▸ **EXERCISES TO COMPLETE**
a) Copy out a part of the Zuckerberg hearing post below, beginning at the words "Updated: Apr 17, 2018" and stopping after "Cambridge Analytica scandal.".
b) In the Zuckerberg hearing post below, shorten the paragraph that opens "There are 3 main problems" while keeping its main facts.

▸ **DOCUMENT SEGMENT**
— start —

The Pitiful Interrogation of Mark Zuckerberg

Updated: Apr 17, 2018

I watched the four hours of gruelling footage of American senators lampooning Mark Zuckerberg so you don't have to. Here is my take on the Facebook & Cambridge Analytica scandal.


I sent an email yesterday to James Patterson (best selling crime and thriller writer) with a great new idea for a novel that I think he could work wonders with. The story is as follows; A Russian diplomat and his daughter get poisoned on British soil but they survive. A war of words between the East and the West follows shortly. As a backdrop to all this, one of the biggest tech companies in the world is embroiled in a data scandal that claims to have had an effect on one British referendum and one American election. Diplomats are pointing fingers in every which way, while Russia sits back (topless) on its horse, laughing.

I haven’t had a reply from the very busy Mr James Patterson, but when I do, I suspect it will read something like this, ‘I don’t deal with cold war fiction, it’s a saturated market’.




The non-fictional nature of that which I have detailed above is astounding. Increasingly, the political world in which we are living in seems to be reaching a boiling point of tensions. The issue of the Facebook data scandal is the biggest breach of consumer trust this century. At the same time, the court proceedings in which the American government is questioning Mark Zuckerberg is the most farcical court trial since Barry Roux tried to convince an entire nation that Oscar Pistorius did not shoot Reeva Steenkamp.



There are 3 main problems with the American State’s questioning of Mark Zuckerberg which happened on the 10th and 11th of April, and I’ve put myself through watching the four hours of gruelling footage so you don’t have to. The first issue was the senators lack of desire to punish Zuckerberg and their belief in him. The term ‘exemplar of the American dream’ was thrown around constantly, and every single time it landed at the feet of Zuckerberg. The panel of senators were all convinced that Mr Zuckerberg was not the bad guy, and the fact that he started a multi-billion dollar company from his Harvard dorm room was a star spangled shield protecting him from any wrongdoing. John Thune, the Republican chairman of the Senate Commerce Committee started his line of questioning with this, ‘You and the company you have created…represent the American dream’, which is like telling a naughty schoolboy that the school needs more kids like him.



The second issue with the hearing is the most entertaining yet tragic. The technological knowledge of some of the senators was farcical, with at least half of them failing to grasp the basic purpose of Facebook. My favourite example was Senator Orrin Hatch’s grasp of how Facebook turns a profit.

— end —

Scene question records
— start —

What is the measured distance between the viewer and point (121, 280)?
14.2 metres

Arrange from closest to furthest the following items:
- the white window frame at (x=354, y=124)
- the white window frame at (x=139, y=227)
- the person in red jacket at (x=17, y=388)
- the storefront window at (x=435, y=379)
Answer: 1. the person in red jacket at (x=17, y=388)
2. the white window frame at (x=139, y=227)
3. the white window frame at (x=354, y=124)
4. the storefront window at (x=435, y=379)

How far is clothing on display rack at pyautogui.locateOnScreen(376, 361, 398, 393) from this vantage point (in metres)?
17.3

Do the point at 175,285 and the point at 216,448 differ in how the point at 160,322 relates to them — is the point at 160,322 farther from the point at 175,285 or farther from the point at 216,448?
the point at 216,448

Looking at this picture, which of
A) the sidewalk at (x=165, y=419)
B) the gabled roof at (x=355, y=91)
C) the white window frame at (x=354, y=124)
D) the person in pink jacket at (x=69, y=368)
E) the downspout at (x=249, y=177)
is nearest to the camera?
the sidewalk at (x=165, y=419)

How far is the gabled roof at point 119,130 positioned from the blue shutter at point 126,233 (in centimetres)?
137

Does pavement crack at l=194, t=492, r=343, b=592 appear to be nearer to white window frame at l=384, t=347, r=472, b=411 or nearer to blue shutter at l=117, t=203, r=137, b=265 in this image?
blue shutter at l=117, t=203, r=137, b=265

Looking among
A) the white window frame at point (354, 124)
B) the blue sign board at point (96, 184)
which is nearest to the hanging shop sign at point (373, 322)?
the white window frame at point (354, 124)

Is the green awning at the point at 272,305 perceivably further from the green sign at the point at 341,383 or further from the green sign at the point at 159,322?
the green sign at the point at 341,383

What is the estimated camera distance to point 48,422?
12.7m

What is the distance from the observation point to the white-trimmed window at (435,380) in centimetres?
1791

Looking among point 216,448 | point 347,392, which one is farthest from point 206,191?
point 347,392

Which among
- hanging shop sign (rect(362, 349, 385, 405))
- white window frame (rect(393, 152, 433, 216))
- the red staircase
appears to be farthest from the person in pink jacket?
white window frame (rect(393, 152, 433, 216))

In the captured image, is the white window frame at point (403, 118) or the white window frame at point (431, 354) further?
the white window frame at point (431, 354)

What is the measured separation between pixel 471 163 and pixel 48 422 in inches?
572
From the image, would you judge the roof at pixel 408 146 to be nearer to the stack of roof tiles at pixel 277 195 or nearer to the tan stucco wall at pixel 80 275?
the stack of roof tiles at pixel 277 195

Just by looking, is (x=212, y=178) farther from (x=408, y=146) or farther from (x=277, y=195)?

— end —

▸ **THE RESULTS**
a)
Updated: Apr 17, 2018

I watched the four hours of gruelling footage of American senators lampooning Mark Zuckerberg so you don't have to. Here is my take on the Facebook & Cambridge Analytica scandal.

b) The writer watched all four hours of the April 10–11 questioning of Mark Zuckerberg and sees three main problems with it. The first is that the senators had no wish to punish him and believed in him. They kept calling him an "exemplar of the American dream," and they treated his building of a multi-billion dollar company from a Harvard dorm room as a shield against any wrongdoing. John Thune, the Republican chairman of the Senate Commerce Committee, began by telling Zuckerberg that he and his company represent the American dream. The writer compares this to telling a naughty schoolboy that the school needs more kids like him.